The record is absolutely devoid of any evidence that Audrey did not intend to file a joint return in 1975. Several exhibits which*289 purported to demonstrate Audrey's intent were introduced; however, each of these exhibits deals with her failure to sign the return, not with her intent to file a joint return. Presence or absence of a signature is not conclusive of intent or lack of intent to file a joint return. Chilcote v. United States, ( N.D. Ind. 1967, 20 AFTR 2d 5409, 67-2 USTC par. 9623).

Neither Audrey's letter to the Internal Revenue Service in 1977 nor her attorney's letter to the Service in 1978 makes any reference to Audrey's intent or lack of intent to file a joint return. Both letters refer only to her failure to sign the return. Even the 1976 attorney's letter which accompanied the Form 4868 makes no reference to Audrey's intent. The cover letter merely states that execution of the Form 4868 is not to be construed as Audrey's commitment, promise or willingness to execute any joint income tax returns with petitioner. This is a neutral and carefully worded statement; it does not indicate an intent not to file any joint return. Even after respondent began his audit of the return, Audrey's attorney carefully confined his letter of March 30, 1978, to Audrey's failure to sign*290 the return and pointedly refrained from indicating in any way her intention as to the filing of a joint return. In the context of this case, the claim that Audrey never intended to file a joint return in 1975 appears to be purely an afterthought.

Audrey's attempt to "sell" her signature adds further force to petitioner's position. Audrey was perfectly willing to sign the joint return if petitioner would make it worth her while. This, together with her signature on the Form 4868, indicates that Audrey at all times intended to file a joint return. She merely wanted a price for a valuable commodity, i.e., her signature. Audrey held all the cards and attempted to extract whatever concessions she could. In the midst of a divorce proceeding this is an all too common occurrence.
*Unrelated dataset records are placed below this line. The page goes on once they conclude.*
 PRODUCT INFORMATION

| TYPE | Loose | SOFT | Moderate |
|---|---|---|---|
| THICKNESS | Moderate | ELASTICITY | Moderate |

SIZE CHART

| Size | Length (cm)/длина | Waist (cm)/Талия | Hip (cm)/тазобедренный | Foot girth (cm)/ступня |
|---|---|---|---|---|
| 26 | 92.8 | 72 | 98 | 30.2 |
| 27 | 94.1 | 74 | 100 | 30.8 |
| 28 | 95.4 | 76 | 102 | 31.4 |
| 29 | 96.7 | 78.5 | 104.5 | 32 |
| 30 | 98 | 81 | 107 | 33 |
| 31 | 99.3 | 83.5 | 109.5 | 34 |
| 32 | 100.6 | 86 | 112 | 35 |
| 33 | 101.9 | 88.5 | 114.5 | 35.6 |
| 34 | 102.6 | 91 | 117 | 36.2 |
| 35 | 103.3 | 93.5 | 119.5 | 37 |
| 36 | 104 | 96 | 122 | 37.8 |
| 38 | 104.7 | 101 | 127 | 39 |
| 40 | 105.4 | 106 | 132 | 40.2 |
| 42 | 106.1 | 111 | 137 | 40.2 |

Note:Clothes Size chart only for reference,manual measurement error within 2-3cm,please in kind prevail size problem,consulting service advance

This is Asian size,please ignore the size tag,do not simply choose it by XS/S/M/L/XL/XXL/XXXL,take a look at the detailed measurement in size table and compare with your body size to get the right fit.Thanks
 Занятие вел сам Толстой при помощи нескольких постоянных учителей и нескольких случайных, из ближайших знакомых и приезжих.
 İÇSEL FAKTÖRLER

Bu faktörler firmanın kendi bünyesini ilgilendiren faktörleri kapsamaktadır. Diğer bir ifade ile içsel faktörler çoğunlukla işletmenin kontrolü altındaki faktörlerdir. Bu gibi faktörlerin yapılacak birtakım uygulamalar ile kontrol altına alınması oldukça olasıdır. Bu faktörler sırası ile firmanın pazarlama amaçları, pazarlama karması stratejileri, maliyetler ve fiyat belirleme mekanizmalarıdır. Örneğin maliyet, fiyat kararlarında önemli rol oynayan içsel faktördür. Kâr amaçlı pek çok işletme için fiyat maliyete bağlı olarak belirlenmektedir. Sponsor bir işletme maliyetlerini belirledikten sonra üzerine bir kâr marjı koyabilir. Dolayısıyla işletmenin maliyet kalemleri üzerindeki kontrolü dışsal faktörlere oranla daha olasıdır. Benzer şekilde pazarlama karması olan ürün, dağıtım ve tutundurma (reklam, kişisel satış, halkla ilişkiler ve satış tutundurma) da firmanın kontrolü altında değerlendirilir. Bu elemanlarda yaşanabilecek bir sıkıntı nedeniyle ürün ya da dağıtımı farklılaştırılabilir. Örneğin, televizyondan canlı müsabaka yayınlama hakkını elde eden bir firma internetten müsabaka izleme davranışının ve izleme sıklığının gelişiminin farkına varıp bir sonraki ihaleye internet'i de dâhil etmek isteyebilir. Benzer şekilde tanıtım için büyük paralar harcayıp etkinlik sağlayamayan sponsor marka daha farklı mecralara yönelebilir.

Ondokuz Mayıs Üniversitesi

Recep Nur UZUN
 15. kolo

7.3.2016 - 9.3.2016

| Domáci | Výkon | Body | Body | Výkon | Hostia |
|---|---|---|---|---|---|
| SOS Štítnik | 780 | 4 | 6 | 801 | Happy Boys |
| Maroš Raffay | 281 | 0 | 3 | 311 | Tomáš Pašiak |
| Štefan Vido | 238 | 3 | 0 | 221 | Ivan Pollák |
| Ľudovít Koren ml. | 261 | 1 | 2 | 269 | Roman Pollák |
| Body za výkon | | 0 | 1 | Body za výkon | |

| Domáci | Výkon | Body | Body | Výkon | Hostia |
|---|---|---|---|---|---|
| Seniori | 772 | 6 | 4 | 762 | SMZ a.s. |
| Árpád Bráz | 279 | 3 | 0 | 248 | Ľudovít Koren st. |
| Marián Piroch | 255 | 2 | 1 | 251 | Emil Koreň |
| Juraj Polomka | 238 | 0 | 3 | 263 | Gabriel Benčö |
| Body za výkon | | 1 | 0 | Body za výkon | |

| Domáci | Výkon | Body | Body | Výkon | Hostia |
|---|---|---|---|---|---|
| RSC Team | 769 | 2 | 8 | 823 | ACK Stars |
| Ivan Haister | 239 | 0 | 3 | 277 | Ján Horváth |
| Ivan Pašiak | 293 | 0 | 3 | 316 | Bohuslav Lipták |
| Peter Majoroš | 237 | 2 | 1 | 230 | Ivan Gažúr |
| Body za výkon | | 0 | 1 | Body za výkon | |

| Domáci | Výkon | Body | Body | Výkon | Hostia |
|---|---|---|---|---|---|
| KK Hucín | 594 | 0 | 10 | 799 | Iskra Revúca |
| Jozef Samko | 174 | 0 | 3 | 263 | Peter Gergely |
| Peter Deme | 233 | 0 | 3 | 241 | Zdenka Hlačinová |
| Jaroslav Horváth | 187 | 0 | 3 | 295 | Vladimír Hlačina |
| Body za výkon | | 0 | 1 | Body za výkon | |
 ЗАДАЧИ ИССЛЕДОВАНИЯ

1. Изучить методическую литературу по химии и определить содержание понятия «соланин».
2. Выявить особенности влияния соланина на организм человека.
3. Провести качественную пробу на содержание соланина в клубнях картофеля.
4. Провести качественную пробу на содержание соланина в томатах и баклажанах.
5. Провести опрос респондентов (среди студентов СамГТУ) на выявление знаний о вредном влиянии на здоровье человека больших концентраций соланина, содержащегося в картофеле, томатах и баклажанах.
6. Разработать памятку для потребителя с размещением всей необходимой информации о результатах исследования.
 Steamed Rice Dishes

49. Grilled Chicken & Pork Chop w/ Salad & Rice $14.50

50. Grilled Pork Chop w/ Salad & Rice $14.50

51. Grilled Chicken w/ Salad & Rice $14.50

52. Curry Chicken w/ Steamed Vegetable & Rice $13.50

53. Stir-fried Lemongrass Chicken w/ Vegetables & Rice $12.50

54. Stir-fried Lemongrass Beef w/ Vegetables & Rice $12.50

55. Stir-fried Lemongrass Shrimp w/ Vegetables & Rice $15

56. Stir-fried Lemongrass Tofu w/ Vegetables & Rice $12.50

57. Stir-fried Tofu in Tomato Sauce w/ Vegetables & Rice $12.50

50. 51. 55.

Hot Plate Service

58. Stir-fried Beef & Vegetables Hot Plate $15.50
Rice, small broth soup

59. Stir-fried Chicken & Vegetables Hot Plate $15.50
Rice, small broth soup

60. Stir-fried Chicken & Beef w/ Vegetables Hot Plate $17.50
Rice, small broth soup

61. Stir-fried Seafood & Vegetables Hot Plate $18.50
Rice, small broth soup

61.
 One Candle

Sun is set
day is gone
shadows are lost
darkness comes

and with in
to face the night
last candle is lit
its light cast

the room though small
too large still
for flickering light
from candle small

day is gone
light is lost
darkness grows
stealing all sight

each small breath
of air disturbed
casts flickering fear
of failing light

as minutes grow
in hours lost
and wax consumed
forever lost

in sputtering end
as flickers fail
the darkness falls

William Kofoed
One other aspect of this case should not go unremarked. Since neither spouse signed the return, respondent had three choices: he could determine that no valid return had been filed, 1 he could accept the return as a joint return, or he could, as he in fact did, consider the return to be the separate return of petitioner. We assume that he made that choice with an eye to the additional tax which could be*291 asserted, since the tax was fully paid if the return were accepted as a joint return. Under these circumstances we believe that the presumption of correctness accorded respondent's determination carries less than its usual weight. It appears that respondent's choice had less support in the objective facts before him than the position urged by petitioner--that the return was in fact a joint return.

Based on the peculiar facts of this case, we hold that petitioner has carried his burden of establishing that Audrey intended to file a joint return. Due to our resolution of the first issue, the second issue becomes moot.

Decision will be entered for Petitioner.


Footnotes

  • 1. Cf. Dixon v. Commissioner, 28 T.C. 338">28 T.C. 338, 348 (1957). Respondent has not argued here that a valid return was not filed.